Director: Paolo Sorrentino Starring: Michael Caine, Harvey Keitel, Rachel Weisz, Paul Dano, Alex Macqueen and Jane Fonda Film Length: 118 mins

Youth, a film about ageing, is all about its incongruities. It has an international cast that seem deliberately mismatched. Caine and Keitel play best friends. There is an extraordinarily obese man who looks like Maradona, but isn’t; and an ageing actress who doesn’t resemble Jane Fonda, but is. Sorrentino dumps all these elements in a luxury Swiss spa hotel and has them circle around the issues of life, love and forgetting. It is rambling and indulgent: a Fellini film but without a Fellini cast.

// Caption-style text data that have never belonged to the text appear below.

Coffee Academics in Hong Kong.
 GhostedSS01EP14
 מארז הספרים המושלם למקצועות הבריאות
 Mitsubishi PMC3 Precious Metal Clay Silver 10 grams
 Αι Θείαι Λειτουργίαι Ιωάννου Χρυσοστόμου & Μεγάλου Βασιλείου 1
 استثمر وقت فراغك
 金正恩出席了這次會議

Sorrentino’s follow up to The Great Beauty has a great musical score, humour, and strong performances, especially from Caine – 82-years-old and as majestic and commanding a screen presence as ever. It also has all the hallmarks of the one made after the masterpiece; the novel that comes after the Booker win or the film made after the Oscar. It’s the one where the genius gets to relax and treat himself; the one where he doesn’t see why he should follow the conventions of the lesser talents. Caine and Keitel are two artists – composer and film director respectively – who have run out of steam, and the film has a similar lethargy. It is beautifully shot and visually inventive but at a walking pace. The characters sit around and talk about life and there is the sense that whatever half-formed idea comes out is relevant and weighty.

Sorrentino is only in his mid 40s – it’s a little early to get this ambling and reflective. In his late 30s he was making Il Divo, a film with such unrelenting energy and vigorous visual control it was a little airless. Youth is all bracing fresh country air and space to breathe.